Want a primer on intersectional politics? Go see Disney’s “Zootopia,” a tale of a tenacious country bunny rabbit with aspirations of being an urban cop in Zootopia where the majority of residents are prey and the minority, predators. If you, like I, thought that seeing a kid’s movie would be a nice break from watching primary-election coverage, think again. Evertything is politics, including Disney movies.

“Zootopia,” the movie, presents an animal world eerily reflective of the detritus of American domestic policy. Still pondering what effect 1990s-era crime legislation has had on American society? Note that in the Zootopian metropolis something appears to be affecting a minority of the predators’ behavior leading to moral panic and irrational quality-of-life-mediating decisions by some of the prey-majority. In the introduction, audiences receive a primer on the entire ecosystem of Zootopia and the outlier-communities. The predator class, sly foxes, family-loving otters, courageous-lions, live under suspicion of wilding-out to the detriment of the mellow bunnies, meek sheep, and other prey.

An aesthetically stunning film, “Zootopia” provides a way to reflect upon the current divisive rhetoric of the American presidential primary campaigns. How do political science professors, social studies teachers, and parents go about having conversations with children about politics, today? When one presidential candidate offers to pay the legal bills of audience-member thugs who lash out at disruptors, can there be hope?  Campaign politics aside, America appears to be a nation constantly at the verge of reconciling, or attempting to reconcile, the trauma of centruries of colonialist ptractice.

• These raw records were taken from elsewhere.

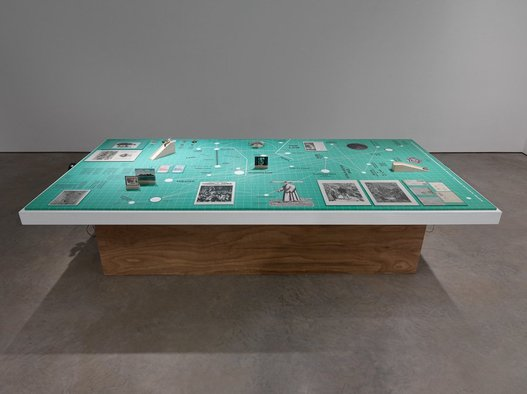 <p>Rana Hamadeh</p><p><em>The Big Board </em></p><p><em>or …'And before it falls, it is only reasonable to enjoy life a little.'</em>, 2013</p><p>Performance and stage set with various objects</p><p>Courtesy the artist and Lisson Gallery</p>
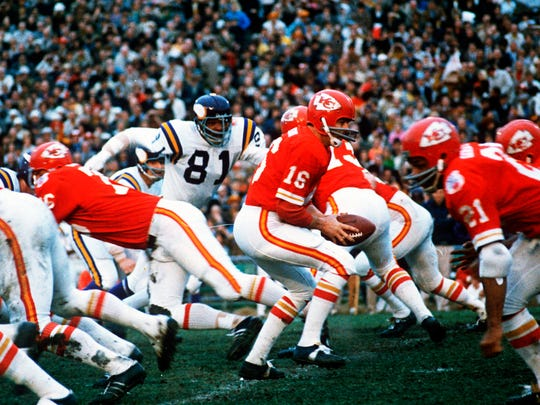 FILE - In this Jan. 11, 1970, file photo, Kansas City Chiefs quarterback Len Dawson (16) turns around to hand the ball off to running back Mike Garrett (21) during the Super Bowl IV football game in New Orleans. For the second year in a row, a heavily favored NFL team lost to a supposedly weaker AFL opponent in pro football's championship game, when the Vikings fell to the Chiefs. (AP Photo/File)
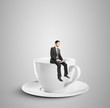 businessman sitting on cup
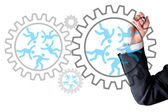 Human resources spinning gear box wheels — Stock Photo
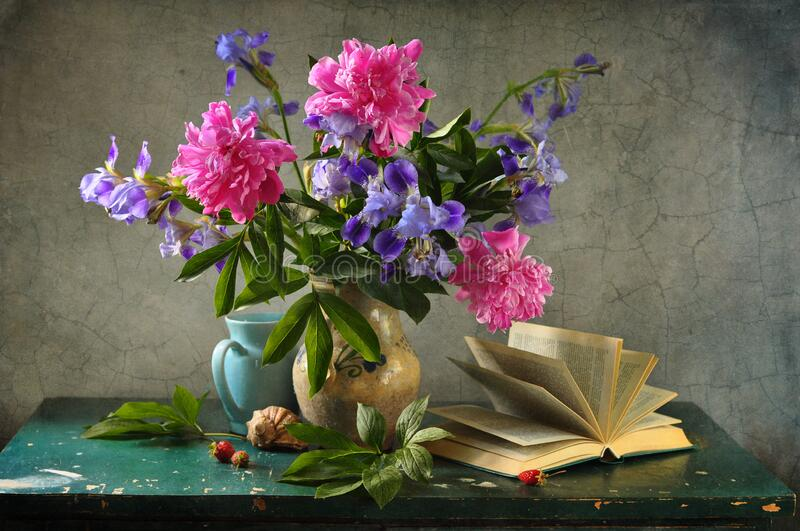 Beautiful summer bouquet with peonies stock photo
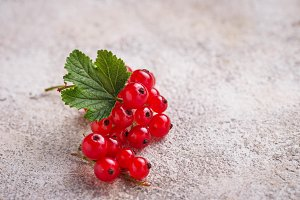 Ripe red currant berries and leaves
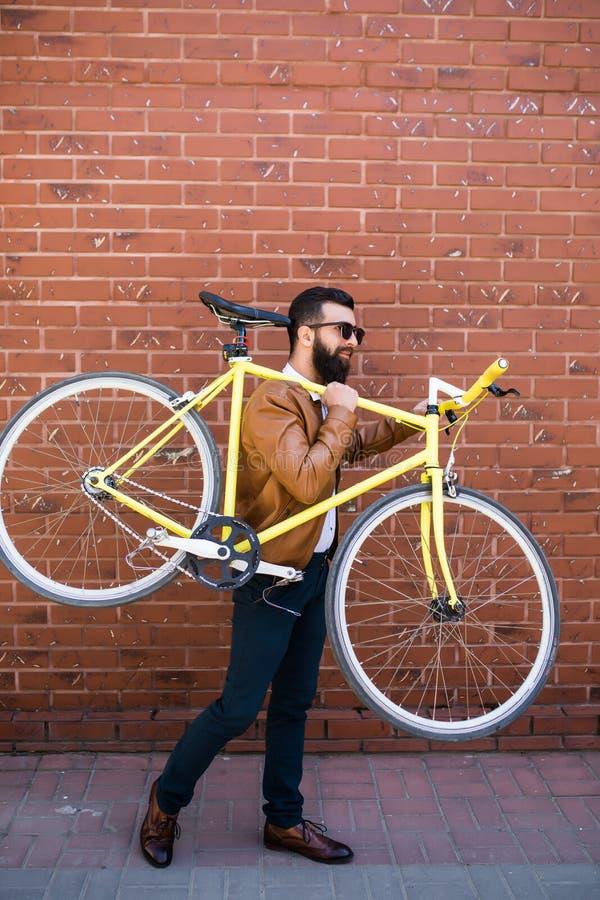 Brodaty mężczyzna z fixie bicyklem Ufny młody brodaty mężczyzna niesie jego bicykl na naramiennej i patrzeje kamerze podczas gdy  zdjęcia stock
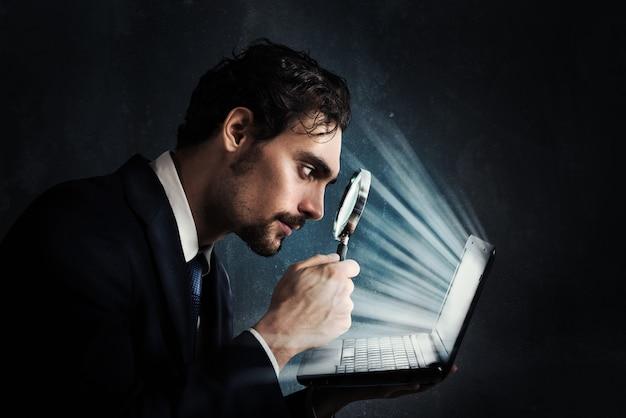 Homem de negócios olha com lupa para a tela do computador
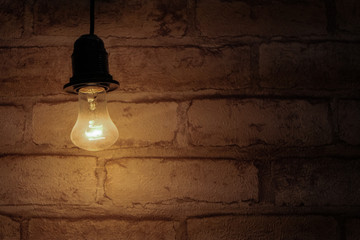 Brightly shining light bulb on a brick wall background. Energy saving concept. Background in a dark key, similar to the basement. Warm.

“Zootopia” audiences see echoes of a ’90s-era rhetoric of “super-predators” and restrictions on the freedom of suspect predators. Rodney King’s message about getting along, takes on new meaning (Zootopia is an urban space much like Los Angeles). With forays into alternative cultures, gender inequality, underground economies, and mixed relationships, “Zootopia” comments on the precarity of identity and the diversity of the American experience. A cute bunny cop and her enlisted partner, a fox (surprise!) navigate an emotional tightrope in order to maintain their fragile relationship and solve an incredible mystery related to the politics of identity.